A research project into changing the behaviour of employers, so that they hire more people with working disabilities, will be supported by Instituut Gak in the coming years. Five scientists from Utrecht University tackle this issue together, by combining insights from behavioural management and psychology, among others.
“The beauty of our plan is that we are not only going to map out why employers are having difficulties in hiring people with certain disabilities. We will then actually implement an intervention that will hopefully bring about a real change in the behaviour of employers,” says dr. Noortje de Boer, an expert in behavioural management. She and her fellow researchers will test findings in practice by means of a large-scale field experiment.
The field experiment focuses not only on what organizations can do independently, but also on the role of employer service providers, who mediate between people with disabilities and employers. Potential interventions that can be valuable will first be identified and, if necessary, developed in-house. The interventions may concern, for example, reducing administrative burdens, emphasizing social responsibility, facilitating job adaptation and job creation for new employees and developing an action plan to hire people with disabilities.

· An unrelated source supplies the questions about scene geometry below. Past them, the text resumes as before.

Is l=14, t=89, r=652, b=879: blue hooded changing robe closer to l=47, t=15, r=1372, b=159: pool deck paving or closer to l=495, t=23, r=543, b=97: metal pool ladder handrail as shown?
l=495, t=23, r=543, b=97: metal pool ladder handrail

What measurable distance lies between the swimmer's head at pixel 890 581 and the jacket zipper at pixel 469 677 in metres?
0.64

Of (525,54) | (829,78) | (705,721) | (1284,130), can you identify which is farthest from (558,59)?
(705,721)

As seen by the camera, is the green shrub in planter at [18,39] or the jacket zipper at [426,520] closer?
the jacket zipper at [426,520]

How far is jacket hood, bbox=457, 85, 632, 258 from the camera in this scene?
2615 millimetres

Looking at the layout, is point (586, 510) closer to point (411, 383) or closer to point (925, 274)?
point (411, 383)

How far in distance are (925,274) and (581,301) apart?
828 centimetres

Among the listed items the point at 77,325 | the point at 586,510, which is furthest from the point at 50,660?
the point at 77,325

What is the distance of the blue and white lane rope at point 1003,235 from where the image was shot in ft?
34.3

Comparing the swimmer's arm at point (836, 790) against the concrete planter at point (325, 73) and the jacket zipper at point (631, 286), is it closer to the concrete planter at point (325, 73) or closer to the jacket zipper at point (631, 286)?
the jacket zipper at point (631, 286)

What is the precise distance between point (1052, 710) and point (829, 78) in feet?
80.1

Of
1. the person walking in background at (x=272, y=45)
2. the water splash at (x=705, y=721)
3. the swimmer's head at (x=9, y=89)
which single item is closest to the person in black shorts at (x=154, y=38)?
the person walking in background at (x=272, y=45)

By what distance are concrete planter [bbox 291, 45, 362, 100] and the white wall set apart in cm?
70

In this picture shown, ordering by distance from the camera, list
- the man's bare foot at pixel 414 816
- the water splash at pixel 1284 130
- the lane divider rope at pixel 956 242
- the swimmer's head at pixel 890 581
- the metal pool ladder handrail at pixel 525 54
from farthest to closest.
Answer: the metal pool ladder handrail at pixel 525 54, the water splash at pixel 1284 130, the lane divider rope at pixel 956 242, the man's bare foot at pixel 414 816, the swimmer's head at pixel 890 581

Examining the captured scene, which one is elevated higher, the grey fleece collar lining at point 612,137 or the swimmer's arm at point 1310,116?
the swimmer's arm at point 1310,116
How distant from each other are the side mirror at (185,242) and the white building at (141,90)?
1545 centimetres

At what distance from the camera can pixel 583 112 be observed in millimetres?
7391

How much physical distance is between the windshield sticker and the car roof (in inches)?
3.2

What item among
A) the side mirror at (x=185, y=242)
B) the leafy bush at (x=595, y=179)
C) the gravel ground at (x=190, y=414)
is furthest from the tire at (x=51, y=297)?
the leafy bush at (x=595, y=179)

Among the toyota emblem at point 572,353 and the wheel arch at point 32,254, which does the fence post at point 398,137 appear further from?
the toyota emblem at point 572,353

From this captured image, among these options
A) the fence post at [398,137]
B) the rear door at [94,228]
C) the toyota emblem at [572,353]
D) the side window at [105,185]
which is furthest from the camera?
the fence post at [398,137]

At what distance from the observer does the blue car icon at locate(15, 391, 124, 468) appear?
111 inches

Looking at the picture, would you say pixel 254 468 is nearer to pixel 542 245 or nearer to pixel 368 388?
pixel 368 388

The road to (regular) work
The Participation Act, the Job Agreement Act and the Quota for the Disabled are intended to guide people who are not yet participating in the labor market to, preferably regular, work. However, the practice proves to be unruly. That is why the researchers believe that together, thanks to the Gak Institute, they can make an important contribution to the social goal of getting people to participate more in the workplace. Employers, government and people with disabilities must 'Work together'.